> **AVAILABLE RECORDS**

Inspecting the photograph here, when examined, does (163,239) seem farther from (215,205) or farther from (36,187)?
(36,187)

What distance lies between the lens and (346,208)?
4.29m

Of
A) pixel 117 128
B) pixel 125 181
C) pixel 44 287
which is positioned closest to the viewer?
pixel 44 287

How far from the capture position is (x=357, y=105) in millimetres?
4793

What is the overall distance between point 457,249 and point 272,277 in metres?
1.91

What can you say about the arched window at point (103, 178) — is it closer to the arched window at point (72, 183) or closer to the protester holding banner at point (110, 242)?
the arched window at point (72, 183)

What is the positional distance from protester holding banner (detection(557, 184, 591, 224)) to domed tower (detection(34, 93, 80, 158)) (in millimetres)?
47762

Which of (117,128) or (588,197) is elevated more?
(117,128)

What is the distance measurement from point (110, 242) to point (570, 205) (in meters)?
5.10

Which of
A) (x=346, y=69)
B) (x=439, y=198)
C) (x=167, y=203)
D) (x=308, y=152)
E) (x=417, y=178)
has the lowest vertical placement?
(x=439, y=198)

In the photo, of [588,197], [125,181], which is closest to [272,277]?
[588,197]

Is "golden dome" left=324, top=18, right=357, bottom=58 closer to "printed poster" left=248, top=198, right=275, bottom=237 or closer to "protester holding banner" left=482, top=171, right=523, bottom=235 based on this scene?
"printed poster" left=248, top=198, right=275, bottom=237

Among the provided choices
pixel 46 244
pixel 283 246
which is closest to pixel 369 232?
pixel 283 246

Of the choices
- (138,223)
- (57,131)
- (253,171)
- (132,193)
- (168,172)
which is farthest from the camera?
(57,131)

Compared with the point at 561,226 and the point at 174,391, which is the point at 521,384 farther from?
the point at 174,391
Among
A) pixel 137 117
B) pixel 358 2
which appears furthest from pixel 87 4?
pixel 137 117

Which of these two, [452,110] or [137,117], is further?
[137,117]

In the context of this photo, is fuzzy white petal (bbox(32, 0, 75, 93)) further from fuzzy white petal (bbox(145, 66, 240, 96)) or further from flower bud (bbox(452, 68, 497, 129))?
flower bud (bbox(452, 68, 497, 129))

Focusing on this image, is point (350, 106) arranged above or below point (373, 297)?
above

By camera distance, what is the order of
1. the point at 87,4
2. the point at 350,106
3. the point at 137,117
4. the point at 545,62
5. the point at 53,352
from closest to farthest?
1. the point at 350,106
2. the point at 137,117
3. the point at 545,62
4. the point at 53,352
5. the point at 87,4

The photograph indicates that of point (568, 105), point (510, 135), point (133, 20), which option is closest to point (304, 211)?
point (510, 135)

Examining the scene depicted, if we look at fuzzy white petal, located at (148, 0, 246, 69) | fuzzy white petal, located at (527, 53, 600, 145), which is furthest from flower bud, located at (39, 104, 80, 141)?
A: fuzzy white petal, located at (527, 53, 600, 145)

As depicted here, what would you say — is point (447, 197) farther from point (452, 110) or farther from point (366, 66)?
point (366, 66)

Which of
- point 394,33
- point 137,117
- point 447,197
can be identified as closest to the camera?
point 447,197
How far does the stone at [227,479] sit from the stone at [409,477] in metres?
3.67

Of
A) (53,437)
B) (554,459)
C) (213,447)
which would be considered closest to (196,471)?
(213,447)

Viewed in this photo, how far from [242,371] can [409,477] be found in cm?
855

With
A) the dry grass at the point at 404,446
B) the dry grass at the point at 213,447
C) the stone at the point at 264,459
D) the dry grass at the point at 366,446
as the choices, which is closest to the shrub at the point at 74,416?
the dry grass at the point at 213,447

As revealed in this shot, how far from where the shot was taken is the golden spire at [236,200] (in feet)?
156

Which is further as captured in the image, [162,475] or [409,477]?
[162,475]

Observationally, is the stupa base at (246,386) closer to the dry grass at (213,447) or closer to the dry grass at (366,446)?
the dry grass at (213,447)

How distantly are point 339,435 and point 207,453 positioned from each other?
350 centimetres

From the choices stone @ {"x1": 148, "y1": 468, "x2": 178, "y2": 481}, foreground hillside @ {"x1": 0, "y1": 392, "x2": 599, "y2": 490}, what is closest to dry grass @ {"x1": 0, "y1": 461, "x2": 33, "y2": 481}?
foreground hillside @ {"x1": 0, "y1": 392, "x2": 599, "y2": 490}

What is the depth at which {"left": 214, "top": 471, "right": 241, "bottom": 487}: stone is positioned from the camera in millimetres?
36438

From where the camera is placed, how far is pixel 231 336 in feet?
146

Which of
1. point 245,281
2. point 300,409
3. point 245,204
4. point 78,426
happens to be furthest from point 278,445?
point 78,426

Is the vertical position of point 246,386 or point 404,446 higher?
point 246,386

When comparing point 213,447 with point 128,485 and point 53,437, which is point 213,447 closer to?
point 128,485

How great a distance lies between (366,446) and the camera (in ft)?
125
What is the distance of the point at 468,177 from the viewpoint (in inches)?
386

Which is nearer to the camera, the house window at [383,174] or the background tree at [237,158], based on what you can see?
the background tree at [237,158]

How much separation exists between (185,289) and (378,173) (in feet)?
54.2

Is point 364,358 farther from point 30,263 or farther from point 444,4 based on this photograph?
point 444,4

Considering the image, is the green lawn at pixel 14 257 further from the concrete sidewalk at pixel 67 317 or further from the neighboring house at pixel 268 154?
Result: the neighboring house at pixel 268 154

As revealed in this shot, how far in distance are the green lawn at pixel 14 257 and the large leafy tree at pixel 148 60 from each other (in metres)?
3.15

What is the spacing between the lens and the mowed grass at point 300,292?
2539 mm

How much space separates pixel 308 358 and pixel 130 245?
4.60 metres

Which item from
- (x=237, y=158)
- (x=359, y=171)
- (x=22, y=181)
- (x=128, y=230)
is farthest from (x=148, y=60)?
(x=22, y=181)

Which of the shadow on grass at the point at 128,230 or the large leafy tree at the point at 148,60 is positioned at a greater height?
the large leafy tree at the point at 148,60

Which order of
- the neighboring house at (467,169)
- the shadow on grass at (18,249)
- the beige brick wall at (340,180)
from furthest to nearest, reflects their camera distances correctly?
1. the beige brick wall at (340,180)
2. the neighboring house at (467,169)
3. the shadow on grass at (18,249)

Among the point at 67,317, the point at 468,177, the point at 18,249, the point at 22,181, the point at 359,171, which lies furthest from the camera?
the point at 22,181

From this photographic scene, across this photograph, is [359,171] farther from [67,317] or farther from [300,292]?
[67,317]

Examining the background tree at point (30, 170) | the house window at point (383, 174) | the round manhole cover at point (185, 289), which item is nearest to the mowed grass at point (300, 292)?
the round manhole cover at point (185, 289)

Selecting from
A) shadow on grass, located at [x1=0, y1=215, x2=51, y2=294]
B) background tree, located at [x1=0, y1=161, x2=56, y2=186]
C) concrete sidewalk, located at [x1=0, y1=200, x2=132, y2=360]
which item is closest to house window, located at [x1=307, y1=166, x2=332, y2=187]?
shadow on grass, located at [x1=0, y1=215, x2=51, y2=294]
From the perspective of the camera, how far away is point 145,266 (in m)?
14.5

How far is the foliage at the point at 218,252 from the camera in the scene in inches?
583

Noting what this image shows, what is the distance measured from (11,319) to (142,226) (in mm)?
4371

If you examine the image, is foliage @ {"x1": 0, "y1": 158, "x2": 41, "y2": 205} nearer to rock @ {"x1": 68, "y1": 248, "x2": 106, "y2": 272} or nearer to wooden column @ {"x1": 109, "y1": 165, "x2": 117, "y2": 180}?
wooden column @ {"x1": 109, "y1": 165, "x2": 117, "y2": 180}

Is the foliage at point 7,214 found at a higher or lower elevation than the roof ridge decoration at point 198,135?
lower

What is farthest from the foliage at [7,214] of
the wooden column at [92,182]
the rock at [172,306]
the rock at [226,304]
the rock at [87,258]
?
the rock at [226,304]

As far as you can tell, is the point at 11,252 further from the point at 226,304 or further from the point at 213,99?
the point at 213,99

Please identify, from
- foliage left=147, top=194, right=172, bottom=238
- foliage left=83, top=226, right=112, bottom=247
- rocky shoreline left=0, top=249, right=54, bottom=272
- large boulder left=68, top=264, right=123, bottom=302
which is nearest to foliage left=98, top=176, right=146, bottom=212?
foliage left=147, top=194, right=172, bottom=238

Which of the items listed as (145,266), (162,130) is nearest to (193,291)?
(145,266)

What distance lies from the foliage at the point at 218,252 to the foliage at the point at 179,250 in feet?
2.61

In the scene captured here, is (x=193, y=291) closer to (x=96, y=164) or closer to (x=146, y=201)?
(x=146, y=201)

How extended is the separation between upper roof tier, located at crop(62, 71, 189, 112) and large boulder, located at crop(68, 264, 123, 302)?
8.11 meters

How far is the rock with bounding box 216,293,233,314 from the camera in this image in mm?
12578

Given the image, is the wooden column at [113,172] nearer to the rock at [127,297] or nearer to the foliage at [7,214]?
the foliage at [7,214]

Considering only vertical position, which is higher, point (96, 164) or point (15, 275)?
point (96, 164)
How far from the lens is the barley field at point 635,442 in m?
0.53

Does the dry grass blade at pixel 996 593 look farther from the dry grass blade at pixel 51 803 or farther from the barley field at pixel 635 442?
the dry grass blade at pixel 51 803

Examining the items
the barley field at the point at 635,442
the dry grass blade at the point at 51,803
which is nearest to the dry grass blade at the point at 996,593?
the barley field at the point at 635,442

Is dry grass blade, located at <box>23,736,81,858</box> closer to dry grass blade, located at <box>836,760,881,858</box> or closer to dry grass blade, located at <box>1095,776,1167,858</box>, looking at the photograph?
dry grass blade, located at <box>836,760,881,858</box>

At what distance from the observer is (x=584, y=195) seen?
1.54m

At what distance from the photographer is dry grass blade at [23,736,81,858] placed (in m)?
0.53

> **WHAT IS BEING ASKED**
Reproduce verbatim the lines of the records above, starting at the line that contains "When comparing point" and ending at the line that contains "4.60 metres", with both of those lines included.

> **FULL OUTPUT**
When comparing point 213,447 with point 128,485 and point 53,437, which is point 213,447 closer to?
point 128,485

How great a distance lies between (366,446) and the camera (in ft)?
125
What is the distance of the point at 468,177 from the viewpoint (in inches)?
386

Which is nearer to the camera, the house window at [383,174] or the background tree at [237,158], based on what you can see?
the background tree at [237,158]

How much separation exists between (185,289) and (378,173) (in feet)?
54.2

Is point 364,358 farther from point 30,263 or farther from point 444,4 based on this photograph?
point 444,4

Considering the image, is the green lawn at pixel 14 257 further from the concrete sidewalk at pixel 67 317 or further from the neighboring house at pixel 268 154?
Result: the neighboring house at pixel 268 154

As revealed in this shot, how far in distance are the green lawn at pixel 14 257 and the large leafy tree at pixel 148 60 from each other (in metres)?
3.15

What is the spacing between the lens and the mowed grass at point 300,292?
2539 mm

How much space separates pixel 308 358 and pixel 130 245?
4.60 metres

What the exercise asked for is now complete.